# start of INFORMATION PROVIDED

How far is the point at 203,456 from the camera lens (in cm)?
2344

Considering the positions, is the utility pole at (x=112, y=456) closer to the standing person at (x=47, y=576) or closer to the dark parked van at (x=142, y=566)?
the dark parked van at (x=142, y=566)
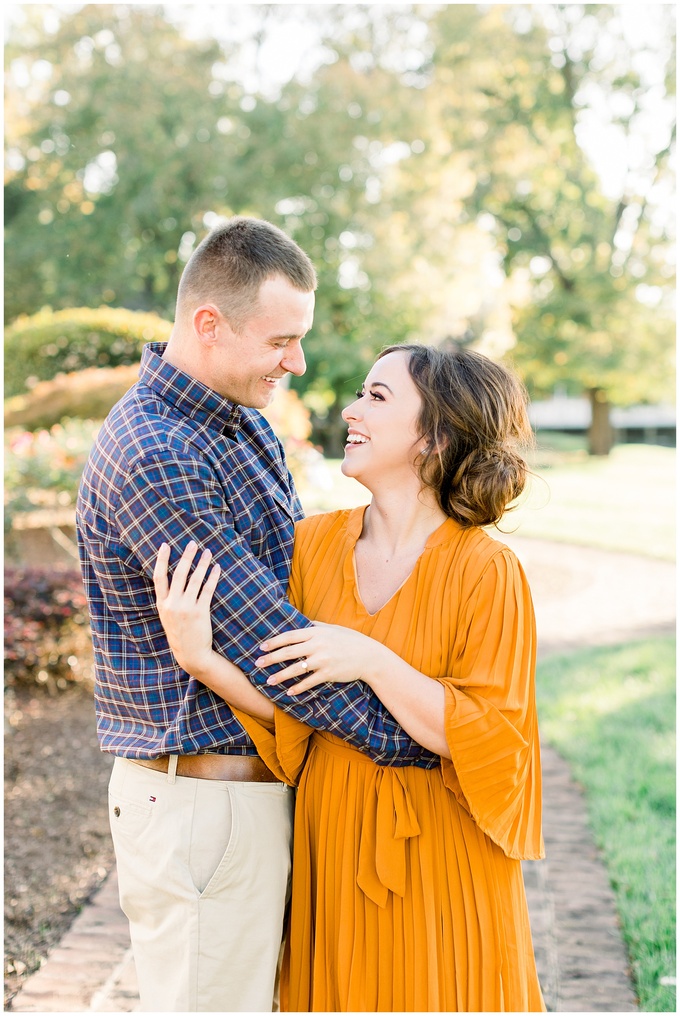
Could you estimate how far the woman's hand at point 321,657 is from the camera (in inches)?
80.2

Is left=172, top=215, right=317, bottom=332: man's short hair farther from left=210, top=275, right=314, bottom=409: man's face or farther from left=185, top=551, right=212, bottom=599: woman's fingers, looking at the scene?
left=185, top=551, right=212, bottom=599: woman's fingers

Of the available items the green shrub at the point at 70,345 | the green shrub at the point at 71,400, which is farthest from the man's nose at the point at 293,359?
the green shrub at the point at 70,345

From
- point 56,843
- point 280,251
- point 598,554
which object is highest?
point 280,251

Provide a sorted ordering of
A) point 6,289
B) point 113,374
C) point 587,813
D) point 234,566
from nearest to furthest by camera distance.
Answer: point 234,566 < point 587,813 < point 113,374 < point 6,289

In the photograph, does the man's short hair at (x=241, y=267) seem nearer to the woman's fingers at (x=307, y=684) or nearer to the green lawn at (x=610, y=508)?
the woman's fingers at (x=307, y=684)

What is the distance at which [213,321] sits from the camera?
2.28 meters

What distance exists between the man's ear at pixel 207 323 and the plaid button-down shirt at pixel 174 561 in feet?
0.39

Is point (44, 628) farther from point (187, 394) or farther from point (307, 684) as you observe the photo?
point (307, 684)

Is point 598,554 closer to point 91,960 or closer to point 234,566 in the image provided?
point 91,960

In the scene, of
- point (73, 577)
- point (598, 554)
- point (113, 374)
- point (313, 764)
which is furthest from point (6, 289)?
point (313, 764)

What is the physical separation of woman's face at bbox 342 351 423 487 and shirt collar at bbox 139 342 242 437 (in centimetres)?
32

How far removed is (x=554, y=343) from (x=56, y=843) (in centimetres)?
2515

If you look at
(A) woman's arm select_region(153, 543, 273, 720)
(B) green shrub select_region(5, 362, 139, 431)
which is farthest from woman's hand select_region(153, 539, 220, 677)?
(B) green shrub select_region(5, 362, 139, 431)

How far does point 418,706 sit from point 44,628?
16.4 ft
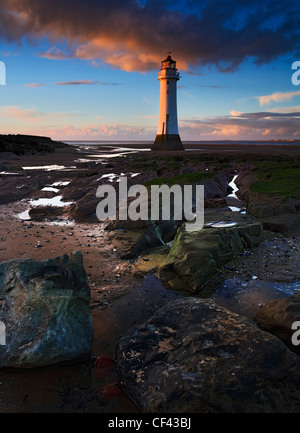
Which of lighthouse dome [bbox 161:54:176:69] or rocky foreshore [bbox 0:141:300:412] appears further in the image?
lighthouse dome [bbox 161:54:176:69]

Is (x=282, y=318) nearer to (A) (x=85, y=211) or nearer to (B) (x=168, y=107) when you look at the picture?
(A) (x=85, y=211)

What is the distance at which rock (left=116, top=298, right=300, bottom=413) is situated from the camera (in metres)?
2.51

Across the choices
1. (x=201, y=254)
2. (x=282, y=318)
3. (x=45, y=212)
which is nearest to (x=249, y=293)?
(x=201, y=254)

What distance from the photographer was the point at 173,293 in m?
5.07

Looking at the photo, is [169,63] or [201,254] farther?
[169,63]

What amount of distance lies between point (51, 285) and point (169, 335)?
1590 millimetres

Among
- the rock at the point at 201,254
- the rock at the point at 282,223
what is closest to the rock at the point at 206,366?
the rock at the point at 201,254

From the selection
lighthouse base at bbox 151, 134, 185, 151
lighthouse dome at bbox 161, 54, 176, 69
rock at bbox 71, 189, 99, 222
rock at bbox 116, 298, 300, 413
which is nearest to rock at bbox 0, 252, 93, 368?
rock at bbox 116, 298, 300, 413

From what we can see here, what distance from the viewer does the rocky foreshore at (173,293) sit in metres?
2.69

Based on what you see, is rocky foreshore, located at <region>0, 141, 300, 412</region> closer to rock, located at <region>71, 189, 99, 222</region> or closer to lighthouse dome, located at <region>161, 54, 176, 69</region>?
rock, located at <region>71, 189, 99, 222</region>

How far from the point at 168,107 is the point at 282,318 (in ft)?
134

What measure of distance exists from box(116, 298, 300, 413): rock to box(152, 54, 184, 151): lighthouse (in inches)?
1600

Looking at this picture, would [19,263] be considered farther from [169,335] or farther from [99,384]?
[169,335]

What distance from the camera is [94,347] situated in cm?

# end of INFORMATION PROVIDED

WHAT YOU WILL DO. Pictures are to be left out; all else in the entries above is to be quoted exactly.

PROBLEM SOLUTION.
How far is the point at 203,456 from the camera lens (in cm)?
2344

Considering the positions, is the utility pole at (x=112, y=456) closer to the standing person at (x=47, y=576) or closer to the dark parked van at (x=142, y=566)?
the dark parked van at (x=142, y=566)
Could you estimate how far the woman's hand at point 321,657 is from the camera (in inches)?
80.2

Is left=172, top=215, right=317, bottom=332: man's short hair farther from left=210, top=275, right=314, bottom=409: man's face or farther from left=185, top=551, right=212, bottom=599: woman's fingers, looking at the scene?
left=185, top=551, right=212, bottom=599: woman's fingers

Of the available items the green shrub at the point at 70,345 | the green shrub at the point at 71,400, which is farthest from the man's nose at the point at 293,359?
the green shrub at the point at 70,345

From
- point 56,843
- point 280,251
- point 598,554
which object is highest?
point 280,251

Provide a sorted ordering of
A) point 6,289
B) point 113,374
C) point 587,813
D) point 234,566
from nearest to furthest by camera distance.
Answer: point 234,566 < point 587,813 < point 113,374 < point 6,289

In the photograph, does the man's short hair at (x=241, y=267) seem nearer to the woman's fingers at (x=307, y=684) or nearer to the green lawn at (x=610, y=508)?
the woman's fingers at (x=307, y=684)

What is the distance at which [213,321] sits from the camera?
2.28 meters

What distance exists between the man's ear at pixel 207 323 and the plaid button-down shirt at pixel 174 561 in feet?
0.39

Is point (44, 628) farther from point (187, 394) or farther from point (307, 684) as you observe the photo?
point (307, 684)

Is point 598,554 closer to point 91,960 or closer to point 234,566 in the image provided?
point 91,960

In the scene, of
- point (73, 577)
- point (598, 554)
- point (113, 374)
- point (313, 764)
which is furthest from point (6, 289)?
point (313, 764)

What is the physical separation of woman's face at bbox 342 351 423 487 and shirt collar at bbox 139 342 242 437 (in centimetres)?
32

How far removed is (x=554, y=343) from (x=56, y=843) (in centimetres)?
2515

If you look at
(A) woman's arm select_region(153, 543, 273, 720)
(B) green shrub select_region(5, 362, 139, 431)
which is farthest from woman's hand select_region(153, 539, 220, 677)?
(B) green shrub select_region(5, 362, 139, 431)

How far does point 418,706 sit from point 44,628?
16.4 ft
Which of lighthouse dome [bbox 161:54:176:69] or rocky foreshore [bbox 0:141:300:412] appears further in the image?
lighthouse dome [bbox 161:54:176:69]

Is (x=282, y=318) nearer to (A) (x=85, y=211) or nearer to (B) (x=168, y=107) when you look at the picture?
(A) (x=85, y=211)

What is the distance at which rock (left=116, top=298, right=300, bottom=413) is situated from the camera (in metres)?
2.51

Across the choices
1. (x=201, y=254)
2. (x=282, y=318)
3. (x=45, y=212)
which is nearest to (x=249, y=293)?
(x=201, y=254)

What distance from the photographer was the point at 173,293 in m?
5.07

Looking at the photo, is [169,63] or [201,254] farther?
[169,63]

What amount of distance lies between point (51, 285) and point (169, 335)?
1590 millimetres

Among
- the rock at the point at 201,254
- the rock at the point at 282,223
what is closest to the rock at the point at 206,366?
the rock at the point at 201,254

From the selection
lighthouse base at bbox 151, 134, 185, 151
lighthouse dome at bbox 161, 54, 176, 69
rock at bbox 71, 189, 99, 222
rock at bbox 116, 298, 300, 413
which is nearest to rock at bbox 0, 252, 93, 368?
rock at bbox 116, 298, 300, 413

From what we can see here, what distance from the viewer does the rocky foreshore at (173,293) sit in metres?
2.69

Based on what you see, is rocky foreshore, located at <region>0, 141, 300, 412</region> closer to rock, located at <region>71, 189, 99, 222</region> or closer to lighthouse dome, located at <region>161, 54, 176, 69</region>?
rock, located at <region>71, 189, 99, 222</region>

How far from the point at 168,107 is the point at 282,318 (in ft)?
134

What measure of distance exists from box(116, 298, 300, 413): rock to box(152, 54, 184, 151): lighthouse (in inches)?
1600

Looking at this picture, would [19,263] be considered farther from [169,335] or farther from [99,384]?
[169,335]

What distance from the camera is [94,347] situated in cm?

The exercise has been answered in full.